__EXTRAIT DU TEXTE__
Le nouveau président doit relever le grand défi de faire avancer la mise en œuvre de l’accord de paix avec les Forces armées révolutionnaires de Colombie (FARC), une demande transversale tout au long de l’administration de Duque.
Le pays que Petro va prendre en charge est en proie à la pauvreté, au trafic de drogue, au mécontentement populaire, à l’assassinat de leaders sociaux et d’ex-guérilleros, et à la demande d’une plus grande présence de l’État dans les zones où le conflit armé persiste.
Le nouvel occupant de la Casa de Nariño, le siège du gouvernement colombien, devra s’attaquer à une série de questions urgentes, dont les suivantes.
1. L’explosion sociale
Après des décennies sans manifestations de masse, en 2018, les étudiants sont descendus dans la rue pour réclamer un budget plus important pour l’enseignement universitaire. Par la suite, d’autres collectifs et secteurs sociaux se sont joints à la manifestation, exigeant que le gouvernement s’attaque aux problèmes les plus urgents et historiquement oubliés.
Bien que les mobilisations soient restées intermittentes au cours des années suivantes, c’est en 2021 qu’a eu lieu « l’explosion sociale », déclenchée par l’échec de la réforme fiscale et le « paquet de mesures » de Duque, en pleine crise économique provoquée par la pandémie. Ces manifestations ont été essentielles pour rendre visibles et dénoncer les excès commis par les forces de sécurité pour les contenir.

Diego Cuevas / Gettyimages.ru
Dans plusieurs villes, les manifestants ont réclamé le libre accès à l’enseignement universitaire public, la création d’un revenu mensuel de base, le renforcement du système de santé publique, des garanties pour l’exercice de la contestation, la réforme de la police et une présence renforcée de l’État là où opèrent les groupes armés illégaux.
Après près de trois mois de manifestations, les ONG colombiennes — comme l’Institut d’études sur le développement et la paix (Indepaz) et Temblores — estiment à 80 le nombre de décès liés aux manifestations. Pour sa part, le bureau du procureur général retient un nombre plus restreint de 29 homicides liés aux manifestations.
2. Le bilan économique de Duque
Bien que Duque laisse la Colombie avec une économie qui a connu une croissance de plus de 10,2 % en 2021, d’autres indicateurs inquiétants, qui ont été à l’origine des manifestations, seront la toile de fond de ce nouveau mandat.
En 2021, le taux de pauvreté de la population était de 39,3 %, ce qui signifie que 19,6 millions de personnes n’ont pas les moyens de couvrir leurs besoins essentiels. Ce chiffre est inférieur de 3,2 % à celui de 2020, mais l’attention de l’État sur cette question est toujours d’actualité.
Selon les projections de la Banque de la République, le taux de chômage dans le pays se maintiendra entre 10,5 % et 13 % en 2022, de sorte que la création d’emplois sera également une question cruciale pour Petro.

le 26 mai 2020 Photo Raul Arboleda / AFP
Quant à la hausse des prix des biens et services, les perspectives ne semblent pas plus encourageantes. En mai, l’inflation est tombée à 9,07 %, après avoir été de 9,23 % en avril, un indicateur qui n’avait plus été aussi élevé depuis 2000, où il était de 9,29 %, selon le Département administratif national des statistiques (DANE).

__DONNÉES FOURNIES__
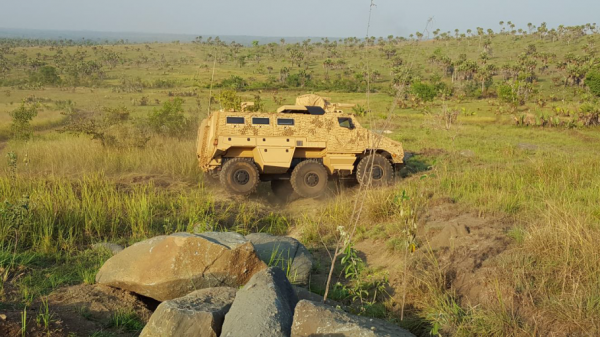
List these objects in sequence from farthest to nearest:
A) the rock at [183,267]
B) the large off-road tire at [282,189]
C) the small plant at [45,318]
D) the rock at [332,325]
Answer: the large off-road tire at [282,189], the rock at [183,267], the small plant at [45,318], the rock at [332,325]

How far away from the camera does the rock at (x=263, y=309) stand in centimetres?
405

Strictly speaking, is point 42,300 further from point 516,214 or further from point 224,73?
point 224,73

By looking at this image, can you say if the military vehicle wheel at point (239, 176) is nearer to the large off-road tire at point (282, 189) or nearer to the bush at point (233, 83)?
the large off-road tire at point (282, 189)

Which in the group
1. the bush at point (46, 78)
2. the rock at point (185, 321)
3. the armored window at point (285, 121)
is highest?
the armored window at point (285, 121)

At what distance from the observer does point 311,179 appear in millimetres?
11664

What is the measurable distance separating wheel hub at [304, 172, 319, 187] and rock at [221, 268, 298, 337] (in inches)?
265

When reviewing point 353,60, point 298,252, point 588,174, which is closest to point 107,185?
point 298,252

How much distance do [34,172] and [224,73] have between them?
61.2m

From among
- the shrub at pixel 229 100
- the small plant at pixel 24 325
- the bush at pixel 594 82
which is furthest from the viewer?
the bush at pixel 594 82

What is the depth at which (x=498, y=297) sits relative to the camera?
209 inches

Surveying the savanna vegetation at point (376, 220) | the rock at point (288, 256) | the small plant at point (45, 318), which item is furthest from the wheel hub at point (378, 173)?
the small plant at point (45, 318)

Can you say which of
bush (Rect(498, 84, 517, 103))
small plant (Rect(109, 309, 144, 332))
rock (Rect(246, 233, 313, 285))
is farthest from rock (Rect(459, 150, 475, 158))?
bush (Rect(498, 84, 517, 103))

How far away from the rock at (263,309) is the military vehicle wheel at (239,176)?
6.54 meters

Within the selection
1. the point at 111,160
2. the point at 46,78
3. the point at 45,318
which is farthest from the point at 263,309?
the point at 46,78
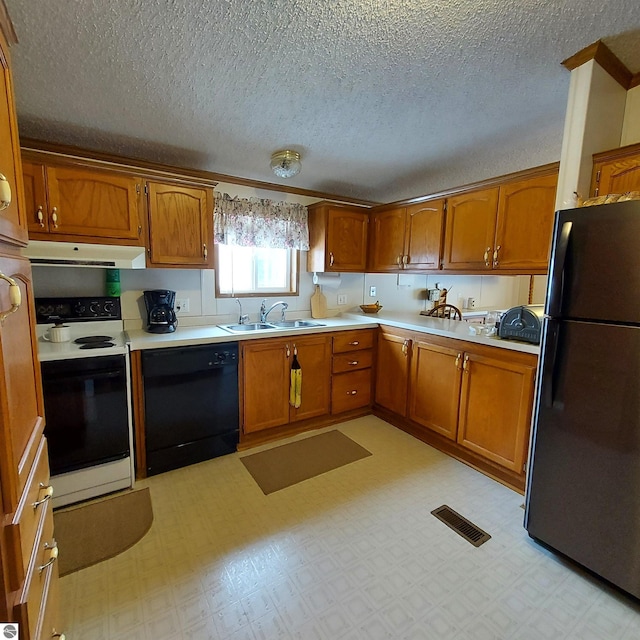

__TRAVAIL À FAIRE__
[A] Traduisez en anglais cette phrase de l'extrait sur la Colombie : « Selon les projections de la Banque de la République, le taux de chômage dans le pays se maintiendra entre 10,5 % et 13 % en 2022, de sorte que la création d’emplois sera également une question cruciale pour Petro. »
[B] Recopiez fidèlement le passage de l'extrait sur la Colombie qui commence aux mots « Selon les projections » et s'arrête après les mots « des statistiques (DANE). ».

__RÉPONSES ATTENDUES__
[A] According to projections by the Bank of the Republic, the unemployment rate in the country will remain between 10.5% and 13% in 2022, so job creation will also be a crucial issue for Petro.

[B]
Selon les projections de la Banque de la République, le taux de chômage dans le pays se maintiendra entre 10,5 % et 13 % en 2022, de sorte que la création d’emplois sera également une question cruciale pour Petro.

le 26 mai 2020 Photo Raul Arboleda / AFP
Quant à la hausse des prix des biens et services, les perspectives ne semblent pas plus encourageantes. En mai, l’inflation est tombée à 9,07 %, après avoir été de 9,23 % en avril, un indicateur qui n’avait plus été aussi élevé depuis 2000, où il était de 9,29 %, selon le Département administratif national des statistiques (DANE).